## Selected excerpt:
※

Sunday, November 20, 2016

Hell & Back


So, today marks fifty one days since the big day of my surgery! And if it be of any consideration at all to the difficulty for which it has been, then let the long quite stretch between this post and it's predecessor bare proof to the sensational struggle!

Rest assured, that prior to my own procedure, many hours of sifting through testimonies from fellow Cushing's patrons, having already undergone the experience of Transsphenoidal Surgery, had been spent. Most of which, were primarily pointed to the positive conclusions attained without much reference to time. There were, of course, some exceptions to this observation, however, I find it very important to emphasize this singular point to any Cushing's patient pending surgical procedure, that recovery is a very difficult and slow process. Not to be discouraging or negative or to add additional stress to the anticipatory cloud already looming, but to be blunt and honest with the truth. Not to suggest that the difficulty supersedes the benefit by any stretch, but to allow for the proper preparation of deliberate patience toward the lengthy road of recuperation.

Regardless of any warnings I had been granted pre-surgery, I continue to experience the agonizing difference between reality and the sinful desire of personal expectation. Though I have utilized the positive energy to fuel my own regimen of physical therapy, I have also endured many exasperating bouts of depression resulting in an emotional discomfort to accompany the physical. Being on this side of the disease illuminates the momentous power of hormonal influence that governs our very lives. I have, as a result, become quite sympathetic to the erratic condition for which pregnancy tends to produce. In fact, several times while harping and complaining about my many residual issues, I have been told that I sound as though I were pregnant. Hot flashes, extreme bizarre cravings, strong emotional (mood) swings, many continual aches & pains throughout the muscles and joints, strong bouts of fatigue, etc...

Though there are many factors for which I am willing to complain, it is important that I make it very clear that I am most grateful and aware that I am making definite progress, albeit very slow, but progress nevertheless! Immediately following the surgery I found myself wheeling into the ER several times within the first two weeks due to "adrenal insufficiency" a condition where the body begins to "crash" due to a lack of hormones, primarily Cortisol, which in turn signals the adrenal glands to release even more specific hormones that direct a vast array of functions necessary for every day life. Each of these episodes prompted my doctors to make various adjustments to the long list of medications in an effort to find the best recipe to tame the elevated drama.

Though the process has been effective incrementally, it has been a long and winding road with most of my days spent feeling nauseous and, for the most part, incapacitated. However, as I sit here recounting the last several weeks in order to write this particular post, I am able to see a definite progress from those first few days, post surgery, til now. And considering that it is just a few days until Thanksgiving, I find myself overflowing with things to be thankful for this year! Topping the list are the many people. family, friends, doctors, clients acquaintances who have been and continue to be so lovingly and graciously supportive in so many ways that I am truly beyond my feeble ability to properly express the totality of my gratitude. For myself and many of these, it has virtually been a surreal journey to Hell and Back!

※

[Saved entries]
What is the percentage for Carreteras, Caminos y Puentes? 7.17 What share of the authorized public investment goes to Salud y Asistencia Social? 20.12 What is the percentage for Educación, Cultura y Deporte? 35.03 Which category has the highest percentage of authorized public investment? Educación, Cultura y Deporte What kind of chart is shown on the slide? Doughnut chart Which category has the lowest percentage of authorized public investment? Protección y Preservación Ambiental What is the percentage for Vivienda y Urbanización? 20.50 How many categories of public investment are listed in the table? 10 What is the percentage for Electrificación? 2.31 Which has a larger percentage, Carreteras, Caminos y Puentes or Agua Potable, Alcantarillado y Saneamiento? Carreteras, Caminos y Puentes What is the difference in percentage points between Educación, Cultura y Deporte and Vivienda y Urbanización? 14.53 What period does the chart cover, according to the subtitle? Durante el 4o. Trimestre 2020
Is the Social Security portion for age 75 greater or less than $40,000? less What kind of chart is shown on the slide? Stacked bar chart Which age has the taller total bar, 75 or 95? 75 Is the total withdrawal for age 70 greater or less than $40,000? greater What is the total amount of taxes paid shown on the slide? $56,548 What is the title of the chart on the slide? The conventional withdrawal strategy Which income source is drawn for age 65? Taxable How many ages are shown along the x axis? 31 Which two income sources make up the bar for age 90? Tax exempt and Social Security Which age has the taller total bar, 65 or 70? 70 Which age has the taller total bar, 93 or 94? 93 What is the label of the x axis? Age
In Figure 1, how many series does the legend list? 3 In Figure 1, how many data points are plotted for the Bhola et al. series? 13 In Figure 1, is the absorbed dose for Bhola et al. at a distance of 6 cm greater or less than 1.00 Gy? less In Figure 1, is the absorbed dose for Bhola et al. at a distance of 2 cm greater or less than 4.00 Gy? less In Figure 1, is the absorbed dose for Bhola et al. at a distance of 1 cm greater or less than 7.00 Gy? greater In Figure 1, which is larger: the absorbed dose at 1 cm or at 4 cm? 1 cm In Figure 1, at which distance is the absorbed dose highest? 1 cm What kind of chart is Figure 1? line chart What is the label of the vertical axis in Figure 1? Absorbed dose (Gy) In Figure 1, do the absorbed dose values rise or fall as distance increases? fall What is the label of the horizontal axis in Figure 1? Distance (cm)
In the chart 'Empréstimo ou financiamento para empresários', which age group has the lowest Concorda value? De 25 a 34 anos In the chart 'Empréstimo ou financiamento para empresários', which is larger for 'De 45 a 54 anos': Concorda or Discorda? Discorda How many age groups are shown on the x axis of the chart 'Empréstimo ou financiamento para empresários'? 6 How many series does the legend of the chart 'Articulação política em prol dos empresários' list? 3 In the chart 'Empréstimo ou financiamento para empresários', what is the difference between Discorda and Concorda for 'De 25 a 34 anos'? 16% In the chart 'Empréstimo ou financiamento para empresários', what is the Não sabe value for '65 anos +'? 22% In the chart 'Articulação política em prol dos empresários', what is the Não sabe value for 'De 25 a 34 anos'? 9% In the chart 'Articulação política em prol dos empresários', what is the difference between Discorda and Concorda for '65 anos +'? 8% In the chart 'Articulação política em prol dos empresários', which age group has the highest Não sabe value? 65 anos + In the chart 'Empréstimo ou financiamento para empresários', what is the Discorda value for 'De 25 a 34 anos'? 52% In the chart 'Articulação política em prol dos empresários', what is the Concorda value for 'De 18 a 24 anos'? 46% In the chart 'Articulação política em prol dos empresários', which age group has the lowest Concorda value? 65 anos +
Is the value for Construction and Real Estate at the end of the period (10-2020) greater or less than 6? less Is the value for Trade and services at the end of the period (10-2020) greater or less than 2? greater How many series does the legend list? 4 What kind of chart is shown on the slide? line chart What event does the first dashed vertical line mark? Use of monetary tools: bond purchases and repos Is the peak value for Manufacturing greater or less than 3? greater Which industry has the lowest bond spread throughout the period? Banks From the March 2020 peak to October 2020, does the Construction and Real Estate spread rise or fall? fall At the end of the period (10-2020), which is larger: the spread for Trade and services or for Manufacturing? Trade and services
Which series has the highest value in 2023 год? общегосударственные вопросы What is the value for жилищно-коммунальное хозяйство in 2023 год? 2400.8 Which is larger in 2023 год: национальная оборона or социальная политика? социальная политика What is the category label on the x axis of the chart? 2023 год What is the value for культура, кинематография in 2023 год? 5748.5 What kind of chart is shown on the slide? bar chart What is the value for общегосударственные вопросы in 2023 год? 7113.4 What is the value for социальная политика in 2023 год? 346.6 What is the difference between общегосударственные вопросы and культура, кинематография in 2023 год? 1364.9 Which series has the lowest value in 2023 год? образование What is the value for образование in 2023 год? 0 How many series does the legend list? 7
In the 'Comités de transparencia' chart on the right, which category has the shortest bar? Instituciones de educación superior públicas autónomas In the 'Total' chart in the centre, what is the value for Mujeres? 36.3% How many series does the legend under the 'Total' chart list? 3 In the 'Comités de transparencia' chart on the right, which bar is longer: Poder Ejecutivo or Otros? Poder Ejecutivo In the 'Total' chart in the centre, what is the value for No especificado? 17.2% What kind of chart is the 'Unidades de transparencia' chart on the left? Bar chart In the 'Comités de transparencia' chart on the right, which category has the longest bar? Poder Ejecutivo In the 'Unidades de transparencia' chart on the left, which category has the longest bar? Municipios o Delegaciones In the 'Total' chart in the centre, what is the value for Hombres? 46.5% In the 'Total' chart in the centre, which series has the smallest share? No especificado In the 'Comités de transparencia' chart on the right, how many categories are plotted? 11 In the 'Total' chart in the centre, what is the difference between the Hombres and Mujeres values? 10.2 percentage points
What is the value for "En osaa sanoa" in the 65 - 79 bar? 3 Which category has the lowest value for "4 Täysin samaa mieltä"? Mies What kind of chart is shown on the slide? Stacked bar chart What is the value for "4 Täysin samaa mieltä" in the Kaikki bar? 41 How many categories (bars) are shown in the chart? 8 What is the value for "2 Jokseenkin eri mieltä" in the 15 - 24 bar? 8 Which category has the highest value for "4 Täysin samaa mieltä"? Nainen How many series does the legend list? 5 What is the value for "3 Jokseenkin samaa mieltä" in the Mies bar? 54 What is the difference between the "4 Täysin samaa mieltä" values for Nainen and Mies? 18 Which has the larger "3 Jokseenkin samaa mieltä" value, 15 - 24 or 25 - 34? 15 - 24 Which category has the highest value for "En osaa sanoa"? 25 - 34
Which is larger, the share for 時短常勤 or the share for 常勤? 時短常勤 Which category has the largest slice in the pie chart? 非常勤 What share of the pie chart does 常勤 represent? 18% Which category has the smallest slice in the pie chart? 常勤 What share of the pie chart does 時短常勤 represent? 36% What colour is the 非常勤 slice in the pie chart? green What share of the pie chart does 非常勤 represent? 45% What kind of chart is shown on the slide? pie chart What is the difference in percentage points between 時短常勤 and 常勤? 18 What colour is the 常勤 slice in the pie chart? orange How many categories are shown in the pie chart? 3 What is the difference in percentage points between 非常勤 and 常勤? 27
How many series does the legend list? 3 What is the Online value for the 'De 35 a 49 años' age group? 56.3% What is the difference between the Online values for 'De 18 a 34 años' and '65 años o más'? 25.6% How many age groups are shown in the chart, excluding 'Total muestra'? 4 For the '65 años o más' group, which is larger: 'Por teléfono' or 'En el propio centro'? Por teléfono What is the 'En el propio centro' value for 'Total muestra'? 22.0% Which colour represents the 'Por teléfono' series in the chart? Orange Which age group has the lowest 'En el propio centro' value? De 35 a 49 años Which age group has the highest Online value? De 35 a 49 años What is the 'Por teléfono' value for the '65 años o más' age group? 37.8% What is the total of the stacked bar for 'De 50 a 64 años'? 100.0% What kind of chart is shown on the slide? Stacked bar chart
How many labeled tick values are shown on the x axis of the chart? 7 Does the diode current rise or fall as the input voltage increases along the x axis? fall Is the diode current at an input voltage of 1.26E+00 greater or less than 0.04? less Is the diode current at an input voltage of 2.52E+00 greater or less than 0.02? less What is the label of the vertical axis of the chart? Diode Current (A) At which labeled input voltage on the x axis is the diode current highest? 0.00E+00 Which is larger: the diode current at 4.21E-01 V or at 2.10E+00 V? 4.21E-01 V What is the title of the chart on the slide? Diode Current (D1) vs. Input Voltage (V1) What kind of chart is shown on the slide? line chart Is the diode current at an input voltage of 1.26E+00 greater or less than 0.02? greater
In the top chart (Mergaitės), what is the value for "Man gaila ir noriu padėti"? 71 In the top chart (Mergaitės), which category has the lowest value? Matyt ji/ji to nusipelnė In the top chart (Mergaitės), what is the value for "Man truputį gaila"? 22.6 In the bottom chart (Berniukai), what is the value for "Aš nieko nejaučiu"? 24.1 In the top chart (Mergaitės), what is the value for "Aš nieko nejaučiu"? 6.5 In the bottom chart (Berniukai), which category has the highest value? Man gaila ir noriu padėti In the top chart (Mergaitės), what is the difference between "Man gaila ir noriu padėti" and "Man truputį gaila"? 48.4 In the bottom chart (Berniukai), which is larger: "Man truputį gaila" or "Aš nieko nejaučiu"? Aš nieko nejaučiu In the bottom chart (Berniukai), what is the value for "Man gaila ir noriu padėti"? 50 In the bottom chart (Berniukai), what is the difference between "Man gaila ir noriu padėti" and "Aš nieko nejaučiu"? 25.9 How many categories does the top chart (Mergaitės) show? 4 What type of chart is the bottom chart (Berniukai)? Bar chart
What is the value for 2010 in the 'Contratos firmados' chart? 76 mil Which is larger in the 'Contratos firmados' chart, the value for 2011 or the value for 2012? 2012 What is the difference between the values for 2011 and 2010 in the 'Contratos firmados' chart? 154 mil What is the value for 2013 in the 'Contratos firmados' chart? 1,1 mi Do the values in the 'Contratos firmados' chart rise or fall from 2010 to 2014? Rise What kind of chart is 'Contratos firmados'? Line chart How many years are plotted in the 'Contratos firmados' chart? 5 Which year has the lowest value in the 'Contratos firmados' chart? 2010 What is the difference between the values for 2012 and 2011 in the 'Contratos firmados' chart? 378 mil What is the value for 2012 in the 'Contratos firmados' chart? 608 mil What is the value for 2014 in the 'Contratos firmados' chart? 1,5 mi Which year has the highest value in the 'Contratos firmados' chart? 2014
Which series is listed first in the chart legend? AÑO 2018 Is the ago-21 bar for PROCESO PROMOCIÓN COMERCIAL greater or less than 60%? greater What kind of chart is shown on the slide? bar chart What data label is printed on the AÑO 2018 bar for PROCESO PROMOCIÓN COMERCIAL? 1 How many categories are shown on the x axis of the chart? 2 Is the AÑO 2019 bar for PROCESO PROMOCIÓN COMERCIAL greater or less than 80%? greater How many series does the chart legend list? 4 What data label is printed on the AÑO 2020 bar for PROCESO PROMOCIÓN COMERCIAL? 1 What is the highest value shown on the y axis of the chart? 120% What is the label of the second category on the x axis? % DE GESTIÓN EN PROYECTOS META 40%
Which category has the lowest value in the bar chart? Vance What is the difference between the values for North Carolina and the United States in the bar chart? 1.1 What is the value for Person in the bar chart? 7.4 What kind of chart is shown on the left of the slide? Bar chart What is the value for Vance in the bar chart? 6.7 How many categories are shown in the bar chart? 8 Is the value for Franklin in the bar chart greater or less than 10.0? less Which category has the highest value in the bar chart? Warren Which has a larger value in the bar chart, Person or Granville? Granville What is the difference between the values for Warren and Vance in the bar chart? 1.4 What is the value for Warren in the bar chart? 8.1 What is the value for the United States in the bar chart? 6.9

※

## Instructions for the task:
Transcribe the stretch of the surgery recovery post from "So, today marks" through "the sensational struggle!".

## Output below:
So, today marks fifty one days since the big day of my surgery! And if it be of any consideration at all to the difficulty for which it has been, then let the long quite stretch between this post and it's predecessor bare proof to the sensational struggle!